The loop stops when both `programs.len() >= --count` **and** `valid_coverage
>= --coverage-target` (default 0.95). Set `--coverage-target 0.0` to make
`--count` a hard ceiling and stop the moment you have enough programs.

## CLI flags

### Core
| flag | default | notes |
|---|---|---|
| `--grammar ` | required | path to `grammar.json` |
| `--parser ` | *(none)* | compiled tree-sitter `.so`; without it, no validation |
| `--count ` | 100 | minimum valid programs to collect |
| `--output-dir ` | `corpus` | where files get written |
| `--ext <.ext>` | `.txt` | file extension for generated files |
| `--seed ` | 0 | RNG seed for reproducibility |
| `--dry-run` | off | print programs to stdout, don't write files |
| `--dump-grammar` | off | dump rule/min-depth/terminal debug info and exit |

### Shape of the generated tree
| flag | default | notes |
|---|---|---|
| `--max-depth ` | 15 | upper bound on syntax-tree depth |
| `--max-repeat ` | 5 | upper bound for `REPEAT` expansions |
| `--complexity-bias ` | 0.0 | 0 = uniform CHOICE, 1 = strongly prefer complex alternatives when there's depth budget |
| `--top-level-rule ` | *(none)* | repeatable; forces the top-level expansion to pick only from these rules. e.g. skip expression-statements at file scope in C/Rust-like grammars |

### Terminal content
| flag | default | notes |
|---|---|---|
| `--dict ` | *(none)* | repeatable; newline-delimited identifier list |
| `--harvest-dir ` | *(none)* | repeatable; scrapes ids/numbers/strings from real source |
| `--harvest-ext ` | *(any)* | extension (`.cairo`) or glob (`"generated_*.move"`) |
| `--harvest-weight ` | 0.5 | probability of pulling from dict/harvest vs. built-ins |
| `--unicode` | off | allow non-ASCII in output (default replaces non-ASCII with `z`) |

### Stopping conditions
| flag | default | notes |
|---|---|---|
| `--coverage-target ` | 0.95 | valid-coverage ratio that triggers early stop once `--count` is also met |
| `--max-attempts ` | 10000 | hard cap on generation attempts (valid + discarded + dupes) |
| `--no-cleanup` | off | disable whitespace post-processing |

## Limitations

- **External tokens (`externals: [...]`) are opaque.** Their matching logic
lives in a hand-written `scanner.c`; we only see the symbol name and emit
`` at those slots.

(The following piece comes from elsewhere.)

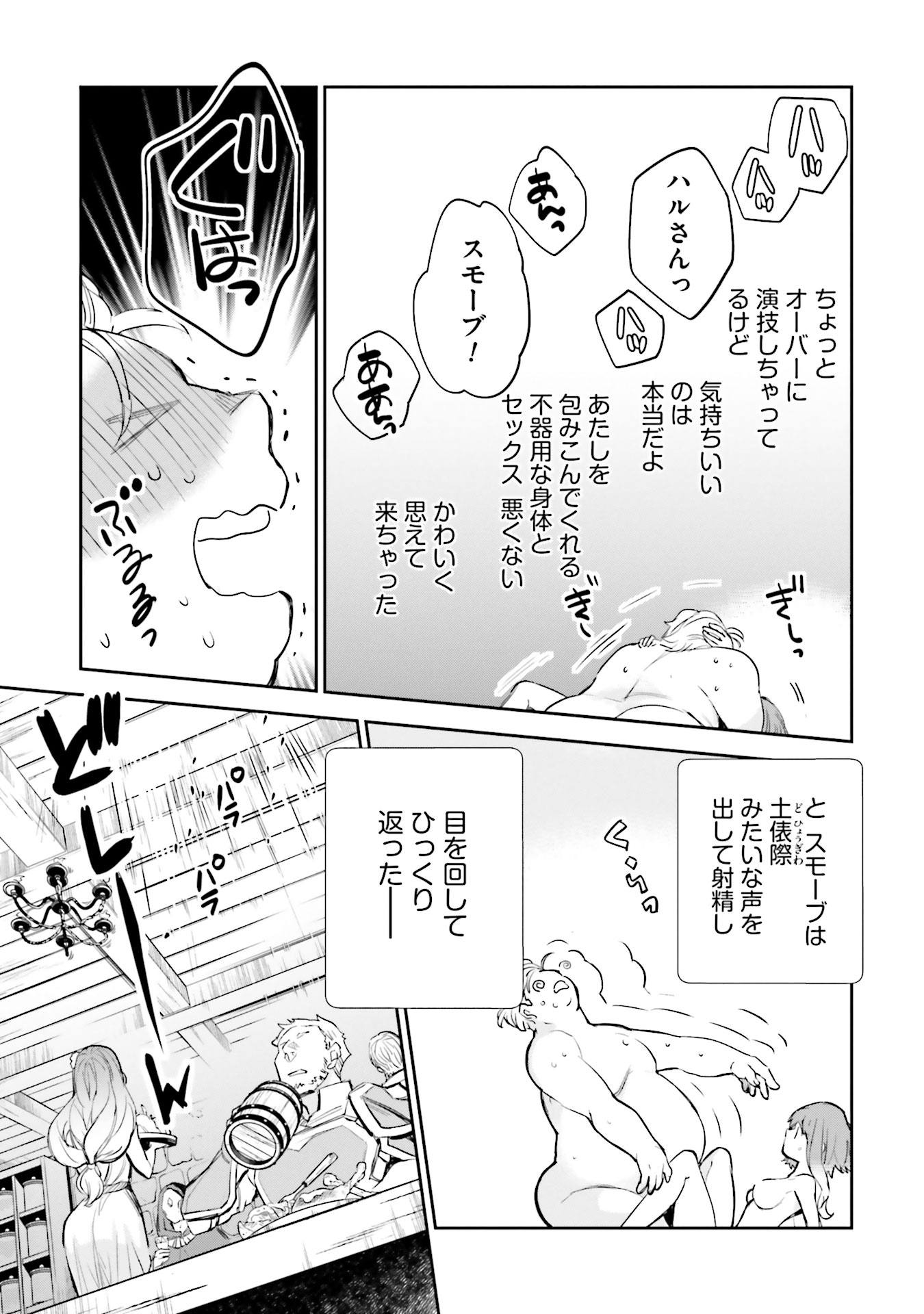 JK Haru wa Isekai de Shoufu ni natta - Chapter 6 - Page 53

Affects Python, Ruby, Haskell. Cairo,
Yul, most Rust-family DSLs have empty externals and are unaffected.
- **Parser-only grammar fields are ignored:** `conflicts`, `precedences`,
`inline`, `supertypes`, `word`, `reserved`. The compiled `.so` still
enforces them during validation.
- **Regex is JS-flavoured.** We strip lookarounds and backrefs before
handing patterns to `rand_regex`. Unicode-property escapes and weirder
JS-only constructs may fall through to the `"UNKNOWN"` fallback.
- **Syntactic, not semantic.** Output breaks type rules, scoping, and
references — intentional, exercises later compiler stages.
- **`--count` is a floor, not a ceiling.** Loop keeps going until
`coverage-target` is also met. Pass `--coverage-target 0.0` for hard stop.